_练习任务:_
1) 在所给文段中，从含有“剩下三维可以用KDT求出最大的f_j”的那一处开始，到“fur(i,x,y) for(int i(x);i<=y;++i)”结束，将这一段原文一字不改地给出。
2) 按照所给文段中的第二种写法，先构建完整的KDT以后，插入操作被当作什么？

_所给文段:_
<<<<

先按第一维优先,相同则继续比较其他维排序(保证之后插入的点不会被之前插入的点的范围覆盖,防止统计的时候漏掉),

f_i=\max{f_j + 1}

剩下三维可以用KDT求出最大的f_j

有两种写法:

  1. 带重构KDT

  2. 先构建完整的KDT,然后把插入当作激活节点

#include<bits/stdc++.h>
#pragma GCC optimize(3)
typedef double db;
#define fur(i,x,y) for(int i(x);i<=y;++i)

>>>>

_所收资料:_
<<<<

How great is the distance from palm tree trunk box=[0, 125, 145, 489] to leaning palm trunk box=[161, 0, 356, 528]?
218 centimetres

>>>>

_练习答案:_
1)
剩下三维可以用KDT求出最大的f_j

有两种写法:

  1. 带重构KDT

  2. 先构建完整的KDT,然后把插入当作激活节点

#include<bits/stdc++.h>
#pragma GCC optimize(3)
typedef double db;
#define fur(i,x,y) for(int i(x);i<=y;++i)

2) 插入被当作激活节点。